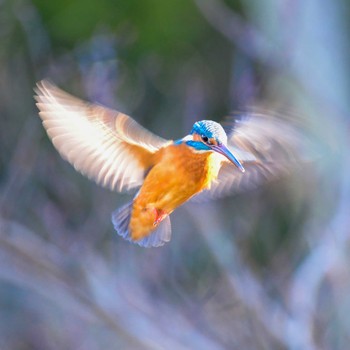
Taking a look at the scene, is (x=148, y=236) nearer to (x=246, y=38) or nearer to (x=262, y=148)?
(x=262, y=148)

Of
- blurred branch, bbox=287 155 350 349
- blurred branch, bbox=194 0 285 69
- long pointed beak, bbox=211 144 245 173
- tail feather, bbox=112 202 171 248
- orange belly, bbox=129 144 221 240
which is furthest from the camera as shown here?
blurred branch, bbox=194 0 285 69

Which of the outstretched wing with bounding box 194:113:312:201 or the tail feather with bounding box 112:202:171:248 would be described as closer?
the outstretched wing with bounding box 194:113:312:201

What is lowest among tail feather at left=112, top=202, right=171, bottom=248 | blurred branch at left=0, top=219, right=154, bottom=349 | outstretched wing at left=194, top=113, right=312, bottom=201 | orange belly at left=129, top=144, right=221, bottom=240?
blurred branch at left=0, top=219, right=154, bottom=349

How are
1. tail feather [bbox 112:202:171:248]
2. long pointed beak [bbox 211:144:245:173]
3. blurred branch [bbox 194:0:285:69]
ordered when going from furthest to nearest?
blurred branch [bbox 194:0:285:69] → tail feather [bbox 112:202:171:248] → long pointed beak [bbox 211:144:245:173]

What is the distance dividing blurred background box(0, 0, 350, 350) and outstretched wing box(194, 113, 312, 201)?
145 centimetres

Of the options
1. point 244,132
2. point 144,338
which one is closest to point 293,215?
point 144,338

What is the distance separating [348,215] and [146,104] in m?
2.28

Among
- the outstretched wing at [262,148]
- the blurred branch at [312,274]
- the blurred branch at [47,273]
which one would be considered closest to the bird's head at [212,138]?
the outstretched wing at [262,148]

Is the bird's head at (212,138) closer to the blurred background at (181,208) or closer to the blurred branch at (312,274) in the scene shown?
the blurred background at (181,208)

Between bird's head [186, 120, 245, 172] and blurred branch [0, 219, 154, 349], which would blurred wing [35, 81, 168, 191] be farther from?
blurred branch [0, 219, 154, 349]

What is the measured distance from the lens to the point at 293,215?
5.61m

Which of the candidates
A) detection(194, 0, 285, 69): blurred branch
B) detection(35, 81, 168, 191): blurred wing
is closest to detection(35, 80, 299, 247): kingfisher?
detection(35, 81, 168, 191): blurred wing

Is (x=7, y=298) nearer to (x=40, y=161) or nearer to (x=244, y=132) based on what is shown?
(x=40, y=161)

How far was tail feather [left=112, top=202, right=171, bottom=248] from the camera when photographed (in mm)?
1972
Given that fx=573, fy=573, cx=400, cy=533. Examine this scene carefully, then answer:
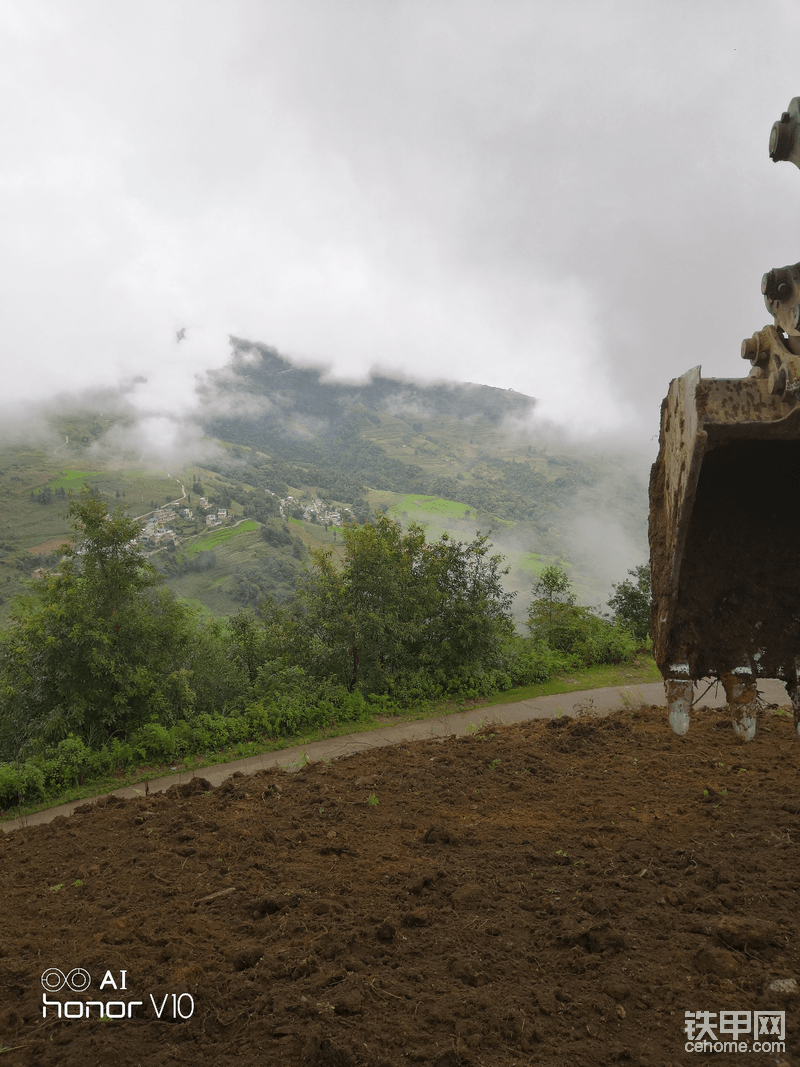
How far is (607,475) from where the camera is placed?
4924 inches

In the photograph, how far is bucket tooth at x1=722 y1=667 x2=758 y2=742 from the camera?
240 centimetres

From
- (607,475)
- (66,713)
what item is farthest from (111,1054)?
(607,475)

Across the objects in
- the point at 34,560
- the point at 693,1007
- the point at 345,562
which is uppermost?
the point at 34,560

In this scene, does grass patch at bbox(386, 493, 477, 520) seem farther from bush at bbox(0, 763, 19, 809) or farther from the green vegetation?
bush at bbox(0, 763, 19, 809)

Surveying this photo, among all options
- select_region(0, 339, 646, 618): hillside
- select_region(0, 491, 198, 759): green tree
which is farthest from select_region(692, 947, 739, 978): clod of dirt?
select_region(0, 339, 646, 618): hillside

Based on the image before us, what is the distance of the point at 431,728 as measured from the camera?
905 centimetres

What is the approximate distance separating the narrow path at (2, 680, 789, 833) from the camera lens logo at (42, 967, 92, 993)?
13.6 ft

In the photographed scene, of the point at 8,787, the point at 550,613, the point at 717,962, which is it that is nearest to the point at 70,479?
the point at 550,613

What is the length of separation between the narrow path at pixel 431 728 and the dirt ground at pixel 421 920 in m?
2.23

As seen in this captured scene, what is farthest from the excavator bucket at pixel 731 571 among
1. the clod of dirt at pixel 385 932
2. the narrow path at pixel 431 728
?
the narrow path at pixel 431 728

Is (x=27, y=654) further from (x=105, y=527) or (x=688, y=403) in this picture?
(x=688, y=403)

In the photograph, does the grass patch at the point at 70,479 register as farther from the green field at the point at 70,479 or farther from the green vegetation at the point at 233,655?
the green vegetation at the point at 233,655

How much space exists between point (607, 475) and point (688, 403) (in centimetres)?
13126

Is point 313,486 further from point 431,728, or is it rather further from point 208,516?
point 431,728
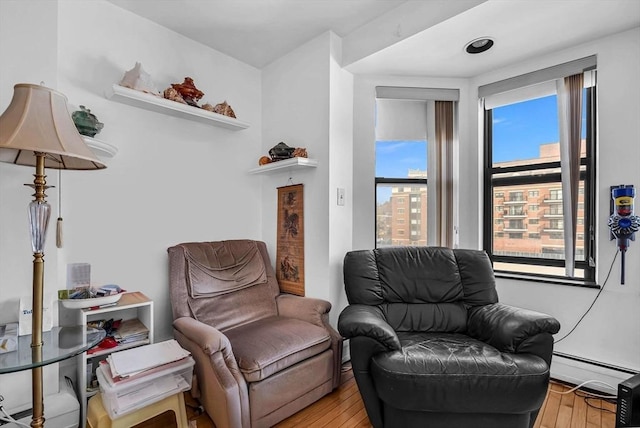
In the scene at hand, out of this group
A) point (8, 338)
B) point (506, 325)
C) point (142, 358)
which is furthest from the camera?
point (506, 325)

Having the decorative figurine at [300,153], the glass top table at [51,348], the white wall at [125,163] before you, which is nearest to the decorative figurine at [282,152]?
the decorative figurine at [300,153]

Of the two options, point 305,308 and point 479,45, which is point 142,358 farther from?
point 479,45

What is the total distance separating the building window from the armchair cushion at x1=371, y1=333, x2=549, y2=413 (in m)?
1.21

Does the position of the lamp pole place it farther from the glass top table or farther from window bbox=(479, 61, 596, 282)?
window bbox=(479, 61, 596, 282)

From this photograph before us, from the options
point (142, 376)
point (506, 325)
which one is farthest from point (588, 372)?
point (142, 376)

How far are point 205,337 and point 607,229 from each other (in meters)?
2.67

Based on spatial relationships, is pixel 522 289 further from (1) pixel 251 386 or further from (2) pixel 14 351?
(2) pixel 14 351

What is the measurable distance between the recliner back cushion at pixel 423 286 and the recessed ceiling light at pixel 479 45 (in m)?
1.53

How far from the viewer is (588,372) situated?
6.88ft

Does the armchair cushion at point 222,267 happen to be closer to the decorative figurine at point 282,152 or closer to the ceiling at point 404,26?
the decorative figurine at point 282,152

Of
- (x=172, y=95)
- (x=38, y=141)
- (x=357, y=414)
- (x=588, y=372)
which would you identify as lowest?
(x=357, y=414)

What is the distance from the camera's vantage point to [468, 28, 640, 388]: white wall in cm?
200

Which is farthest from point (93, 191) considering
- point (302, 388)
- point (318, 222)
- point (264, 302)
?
point (302, 388)

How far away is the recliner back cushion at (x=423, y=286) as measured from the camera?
6.90 feet
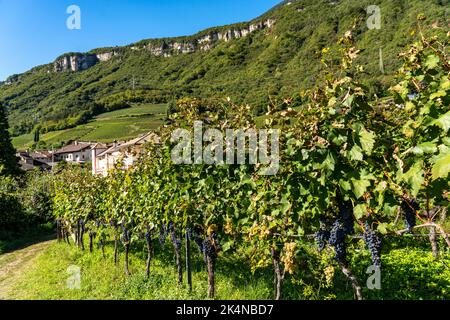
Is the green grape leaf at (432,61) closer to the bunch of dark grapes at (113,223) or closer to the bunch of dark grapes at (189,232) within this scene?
the bunch of dark grapes at (189,232)

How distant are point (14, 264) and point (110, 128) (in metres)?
87.6

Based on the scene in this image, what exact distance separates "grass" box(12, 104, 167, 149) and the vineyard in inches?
3205

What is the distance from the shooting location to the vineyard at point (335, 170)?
325 cm

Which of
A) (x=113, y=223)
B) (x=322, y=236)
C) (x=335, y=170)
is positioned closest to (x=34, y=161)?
(x=113, y=223)

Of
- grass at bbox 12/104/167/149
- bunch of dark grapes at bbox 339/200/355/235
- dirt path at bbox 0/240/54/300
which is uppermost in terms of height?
grass at bbox 12/104/167/149

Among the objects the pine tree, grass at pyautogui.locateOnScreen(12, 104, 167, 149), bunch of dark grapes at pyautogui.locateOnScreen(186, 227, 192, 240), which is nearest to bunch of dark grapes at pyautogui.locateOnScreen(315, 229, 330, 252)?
bunch of dark grapes at pyautogui.locateOnScreen(186, 227, 192, 240)

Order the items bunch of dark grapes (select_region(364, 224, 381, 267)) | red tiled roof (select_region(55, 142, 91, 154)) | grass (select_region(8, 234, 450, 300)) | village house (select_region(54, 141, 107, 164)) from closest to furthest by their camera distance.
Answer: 1. bunch of dark grapes (select_region(364, 224, 381, 267))
2. grass (select_region(8, 234, 450, 300))
3. village house (select_region(54, 141, 107, 164))
4. red tiled roof (select_region(55, 142, 91, 154))

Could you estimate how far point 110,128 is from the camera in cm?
9912

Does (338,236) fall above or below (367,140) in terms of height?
below

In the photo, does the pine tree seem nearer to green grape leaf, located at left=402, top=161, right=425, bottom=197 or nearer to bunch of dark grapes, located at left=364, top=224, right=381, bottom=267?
bunch of dark grapes, located at left=364, top=224, right=381, bottom=267

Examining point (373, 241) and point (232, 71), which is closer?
point (373, 241)

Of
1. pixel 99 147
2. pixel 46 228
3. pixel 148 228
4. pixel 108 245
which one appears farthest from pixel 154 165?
pixel 99 147

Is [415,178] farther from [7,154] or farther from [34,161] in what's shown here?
[34,161]

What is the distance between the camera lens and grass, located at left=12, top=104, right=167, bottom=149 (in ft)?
302
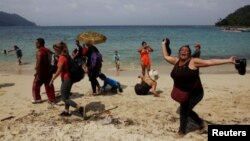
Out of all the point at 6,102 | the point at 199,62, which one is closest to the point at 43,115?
the point at 6,102

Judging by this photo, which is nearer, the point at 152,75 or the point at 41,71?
the point at 41,71

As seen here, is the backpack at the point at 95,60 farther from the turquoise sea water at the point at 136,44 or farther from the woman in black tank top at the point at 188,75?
the turquoise sea water at the point at 136,44

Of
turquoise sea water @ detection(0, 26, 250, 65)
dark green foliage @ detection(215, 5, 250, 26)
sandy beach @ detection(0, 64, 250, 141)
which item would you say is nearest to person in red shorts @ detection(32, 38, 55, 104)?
sandy beach @ detection(0, 64, 250, 141)

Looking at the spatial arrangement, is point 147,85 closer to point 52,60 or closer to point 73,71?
point 52,60

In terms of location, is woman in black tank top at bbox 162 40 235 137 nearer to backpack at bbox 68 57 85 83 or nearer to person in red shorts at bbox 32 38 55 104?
backpack at bbox 68 57 85 83

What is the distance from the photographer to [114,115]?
7.80m

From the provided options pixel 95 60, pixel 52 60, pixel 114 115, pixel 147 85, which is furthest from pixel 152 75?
pixel 52 60

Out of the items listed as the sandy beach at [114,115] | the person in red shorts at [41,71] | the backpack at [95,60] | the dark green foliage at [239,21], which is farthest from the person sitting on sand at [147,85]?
the dark green foliage at [239,21]

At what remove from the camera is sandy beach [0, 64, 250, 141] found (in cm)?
659

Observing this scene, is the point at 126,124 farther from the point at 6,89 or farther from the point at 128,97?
the point at 6,89

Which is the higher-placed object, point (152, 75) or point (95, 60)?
point (95, 60)

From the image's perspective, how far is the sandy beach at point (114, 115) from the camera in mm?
6586

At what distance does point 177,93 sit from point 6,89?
6.77 metres

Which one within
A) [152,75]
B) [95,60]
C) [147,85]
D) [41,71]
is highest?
[95,60]
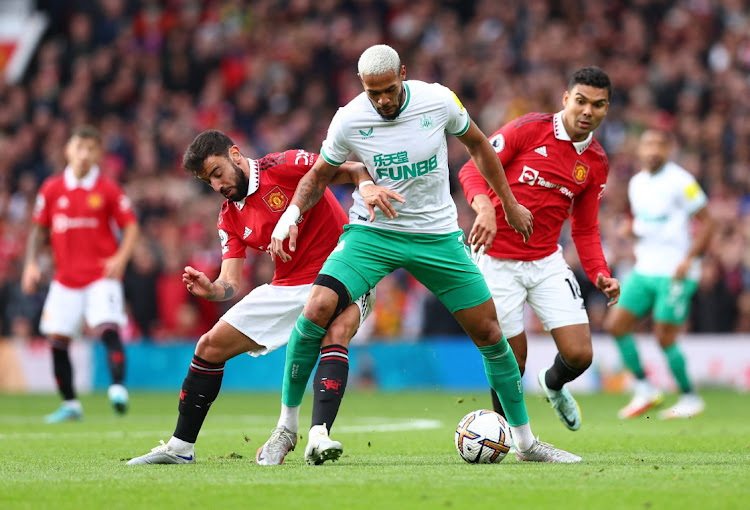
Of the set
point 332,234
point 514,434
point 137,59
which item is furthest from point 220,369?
point 137,59

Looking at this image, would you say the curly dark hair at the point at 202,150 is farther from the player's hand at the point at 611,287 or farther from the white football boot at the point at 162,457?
the player's hand at the point at 611,287

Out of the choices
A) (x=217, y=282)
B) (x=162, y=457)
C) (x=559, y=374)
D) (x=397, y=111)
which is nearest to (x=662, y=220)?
(x=559, y=374)

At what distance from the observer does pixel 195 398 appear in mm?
6957

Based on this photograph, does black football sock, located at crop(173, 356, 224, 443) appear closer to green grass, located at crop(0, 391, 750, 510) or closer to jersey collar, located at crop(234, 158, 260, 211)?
green grass, located at crop(0, 391, 750, 510)

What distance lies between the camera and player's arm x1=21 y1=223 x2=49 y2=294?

§ EXERCISE DESCRIPTION
Swap "camera" for "viewer" in everything from the line containing "Between bird's head" down to the line containing "240 centimetres", and give those lines again with nothing else changed. Leave the pictures out of your answer.

§ EXERCISE RESPONSE
Between bird's head [186, 120, 245, 172] and blurred branch [0, 219, 154, 349], which would blurred wing [35, 81, 168, 191] be farther from?
blurred branch [0, 219, 154, 349]

What is the measured distance from the lens to the point at 293,215?
5.61m

Which of the candidates
A) detection(194, 0, 285, 69): blurred branch
B) detection(35, 81, 168, 191): blurred wing
is closest to detection(35, 80, 299, 247): kingfisher?
detection(35, 81, 168, 191): blurred wing

Is (x=7, y=298) nearer to (x=40, y=161) or nearer to (x=244, y=132) based on what is shown?
(x=40, y=161)

How far was tail feather [left=112, top=202, right=171, bottom=248] from the viewer when photographed (in mm)?
1972
Given that fx=573, fy=573, cx=400, cy=533. Examine this scene carefully, then answer:
How far is (607,475) from where the viewer is placed?
4924 inches

In the photograph, how far is bucket tooth at x1=722 y1=667 x2=758 y2=742 from the viewer?
240 centimetres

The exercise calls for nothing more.